We begin with Solomon Northup as a free man in 1841 New York with his wife and two children. After being drugged and kidnapped, Northup is sold and “broken” into slavery — broken is an understatement. Moved to several plantations, Northup never accepts the hopeless finality of being a slave. All he knew was freedom, he never knew slavery. McQueen drags viewers through the most gruesome and terrifying depiction of slavery Hollywood has ever seen. 12 Years makes Django and Amistad seem like Disney. Maybe it’s McQueen’s perspective… finally there is a Black director (with roots in the Caribbean) telling a story of the antebellum South — it’s about damn time.

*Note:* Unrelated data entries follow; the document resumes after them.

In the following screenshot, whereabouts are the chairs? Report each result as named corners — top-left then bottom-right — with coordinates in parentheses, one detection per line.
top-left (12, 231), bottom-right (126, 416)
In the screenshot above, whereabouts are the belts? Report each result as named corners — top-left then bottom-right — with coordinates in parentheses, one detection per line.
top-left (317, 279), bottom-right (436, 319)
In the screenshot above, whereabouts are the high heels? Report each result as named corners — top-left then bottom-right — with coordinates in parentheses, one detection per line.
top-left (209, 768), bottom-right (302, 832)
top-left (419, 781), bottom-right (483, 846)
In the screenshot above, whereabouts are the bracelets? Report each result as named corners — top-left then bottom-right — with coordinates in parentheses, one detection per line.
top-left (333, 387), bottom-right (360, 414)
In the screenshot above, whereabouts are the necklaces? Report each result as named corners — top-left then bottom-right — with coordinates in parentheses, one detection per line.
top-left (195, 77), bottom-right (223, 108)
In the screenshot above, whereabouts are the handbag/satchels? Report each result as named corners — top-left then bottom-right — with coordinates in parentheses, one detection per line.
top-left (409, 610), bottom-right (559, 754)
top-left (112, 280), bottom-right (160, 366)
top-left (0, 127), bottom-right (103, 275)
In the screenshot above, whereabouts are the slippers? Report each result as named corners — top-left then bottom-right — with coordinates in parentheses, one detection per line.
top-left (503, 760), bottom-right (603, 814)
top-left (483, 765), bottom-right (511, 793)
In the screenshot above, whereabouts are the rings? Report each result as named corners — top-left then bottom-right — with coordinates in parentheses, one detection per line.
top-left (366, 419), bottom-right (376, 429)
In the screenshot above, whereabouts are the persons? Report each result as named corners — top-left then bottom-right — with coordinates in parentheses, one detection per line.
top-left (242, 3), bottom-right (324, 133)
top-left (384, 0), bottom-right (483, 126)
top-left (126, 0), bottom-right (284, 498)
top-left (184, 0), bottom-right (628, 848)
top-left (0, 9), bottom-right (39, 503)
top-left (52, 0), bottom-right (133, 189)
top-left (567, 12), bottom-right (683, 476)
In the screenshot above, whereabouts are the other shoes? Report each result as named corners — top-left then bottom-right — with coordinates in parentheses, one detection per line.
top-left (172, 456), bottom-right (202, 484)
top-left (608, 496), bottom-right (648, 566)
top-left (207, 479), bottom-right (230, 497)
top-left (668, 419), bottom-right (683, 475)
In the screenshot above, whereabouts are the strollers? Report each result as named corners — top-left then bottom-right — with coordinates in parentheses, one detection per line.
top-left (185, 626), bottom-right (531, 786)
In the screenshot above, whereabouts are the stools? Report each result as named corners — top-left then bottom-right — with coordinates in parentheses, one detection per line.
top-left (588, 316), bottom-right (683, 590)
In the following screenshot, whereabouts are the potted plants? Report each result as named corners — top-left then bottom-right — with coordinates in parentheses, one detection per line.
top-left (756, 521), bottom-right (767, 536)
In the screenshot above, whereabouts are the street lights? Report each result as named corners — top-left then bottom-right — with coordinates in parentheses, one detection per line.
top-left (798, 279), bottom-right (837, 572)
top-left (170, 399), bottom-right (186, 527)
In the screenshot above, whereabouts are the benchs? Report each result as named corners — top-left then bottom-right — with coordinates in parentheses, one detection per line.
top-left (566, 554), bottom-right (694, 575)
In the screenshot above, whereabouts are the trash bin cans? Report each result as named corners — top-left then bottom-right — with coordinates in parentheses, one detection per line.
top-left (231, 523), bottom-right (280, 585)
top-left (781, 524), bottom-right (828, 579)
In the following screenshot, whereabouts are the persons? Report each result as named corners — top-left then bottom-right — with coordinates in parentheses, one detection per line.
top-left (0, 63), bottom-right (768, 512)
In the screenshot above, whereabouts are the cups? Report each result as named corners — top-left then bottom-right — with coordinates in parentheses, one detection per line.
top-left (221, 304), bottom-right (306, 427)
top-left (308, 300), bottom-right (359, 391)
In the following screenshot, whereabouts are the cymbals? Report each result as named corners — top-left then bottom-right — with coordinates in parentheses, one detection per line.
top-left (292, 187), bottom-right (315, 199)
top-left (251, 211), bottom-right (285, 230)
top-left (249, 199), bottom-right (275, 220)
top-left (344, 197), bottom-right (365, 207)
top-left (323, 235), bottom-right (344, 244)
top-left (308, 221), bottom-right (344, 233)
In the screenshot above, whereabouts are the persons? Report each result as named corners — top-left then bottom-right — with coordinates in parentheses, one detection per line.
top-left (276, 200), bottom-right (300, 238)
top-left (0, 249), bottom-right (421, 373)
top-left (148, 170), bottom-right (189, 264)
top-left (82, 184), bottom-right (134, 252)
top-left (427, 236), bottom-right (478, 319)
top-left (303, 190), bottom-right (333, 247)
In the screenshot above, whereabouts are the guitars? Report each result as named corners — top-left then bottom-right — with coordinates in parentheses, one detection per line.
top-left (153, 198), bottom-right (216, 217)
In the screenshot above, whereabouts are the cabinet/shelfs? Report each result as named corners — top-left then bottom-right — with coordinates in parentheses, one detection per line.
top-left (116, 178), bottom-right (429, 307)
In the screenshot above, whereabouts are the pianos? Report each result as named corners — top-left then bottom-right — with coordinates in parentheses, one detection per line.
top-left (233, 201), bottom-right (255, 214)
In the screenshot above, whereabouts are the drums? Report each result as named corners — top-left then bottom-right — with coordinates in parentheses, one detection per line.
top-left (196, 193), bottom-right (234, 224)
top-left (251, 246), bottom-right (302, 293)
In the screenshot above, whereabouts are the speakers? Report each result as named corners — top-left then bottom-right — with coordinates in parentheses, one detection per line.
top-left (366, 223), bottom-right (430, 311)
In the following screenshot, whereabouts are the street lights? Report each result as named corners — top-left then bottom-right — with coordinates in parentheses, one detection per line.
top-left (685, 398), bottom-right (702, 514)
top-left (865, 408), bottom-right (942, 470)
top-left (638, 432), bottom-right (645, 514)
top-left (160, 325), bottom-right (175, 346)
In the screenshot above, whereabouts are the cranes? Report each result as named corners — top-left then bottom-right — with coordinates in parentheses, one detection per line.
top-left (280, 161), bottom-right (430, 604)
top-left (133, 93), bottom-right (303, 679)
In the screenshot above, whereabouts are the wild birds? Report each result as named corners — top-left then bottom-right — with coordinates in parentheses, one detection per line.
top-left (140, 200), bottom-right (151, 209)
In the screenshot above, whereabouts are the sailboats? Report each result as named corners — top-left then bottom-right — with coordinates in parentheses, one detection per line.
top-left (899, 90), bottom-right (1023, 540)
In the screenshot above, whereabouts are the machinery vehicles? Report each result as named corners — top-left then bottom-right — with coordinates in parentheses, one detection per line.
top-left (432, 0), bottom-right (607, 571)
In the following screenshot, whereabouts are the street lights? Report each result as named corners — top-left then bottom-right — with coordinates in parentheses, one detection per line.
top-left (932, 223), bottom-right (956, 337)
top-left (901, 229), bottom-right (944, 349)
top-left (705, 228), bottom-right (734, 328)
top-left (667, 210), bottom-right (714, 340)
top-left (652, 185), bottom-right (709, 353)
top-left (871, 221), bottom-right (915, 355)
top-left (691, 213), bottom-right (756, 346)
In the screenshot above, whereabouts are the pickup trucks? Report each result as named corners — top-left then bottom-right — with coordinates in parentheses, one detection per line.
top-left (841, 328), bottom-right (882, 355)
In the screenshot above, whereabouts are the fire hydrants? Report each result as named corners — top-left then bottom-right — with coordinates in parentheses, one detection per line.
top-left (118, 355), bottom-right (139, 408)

Chiwetel Ejiofor as Solomon Northup is the best performance by an actor that I have seen in my lifetime. Ejiofor went deeper than just acting; it was as if the spirit of Northup jumped into his bones. There was the deepest of sadness in his eyes as he breathed a unique life into slavery, which is too often deadpan, mocked or watered down on the big screen. Ejiofor brought the soul of slavery alive like no other actor before him. He gave a once in a lifetime performance that stands right next to Sidney Poitier in Lilies of the Field and Marlon Brando in The Godfather.
Another notable performance was from newcomer Lupita Nyong’o, who is originally from Kenya, as Patsey. She was terrorized with sexual and physical abuse by the master and head mistress, her character merging the grim reality of being not only Black — but a woman on a plantation. A 10-minute scene, shot with a single camera circling around her weak body tied to a whipping post is unbearable. Blood splashes from the whip with Nyong’o’s screaming in never-before-seen terror and pain. It was reported some audiences walked out of the film during this emotional moment, but this is the scene people need to see — the disgusting stain of barbaric racism is as American as apple pie.
Michael Fassbender as an insane plantation owner appeared to be in a manic trance. Viewers can expect nothing but excellence from the Golden Globe nominee, but the film is not the master’s story — thankfully, it is Solomon’s. Other notable appearances included Brad Pitt, Michael K. Williams, Quvenzhané Wallis, Adepero Oduye and the always-flawless Alfre Woodard.
The visionary Steve McQueen clearly had a goal with 12 Years a Slave — to finally show the relentless, unforgiving reality of the antebellum South and immortalize the life of Solomon Northup. Equally grisly and beautiful, 12 Years a Slave is the reason why films are made. A movie you must-see, no matter how gory or violent — this is American history. Murder, rape, suicide, the auction block and the emptying of the human soul is how African-Americans lived for hundreds of years in the “land of the free.” McQueen strangles the psychosis of racism, forcing the viewer to witness ugliness with no filter nor escape. As brutal and heartbreaking as the film is to watch — can you imagine living it?
12 Years a Slave opens in select cities October 18.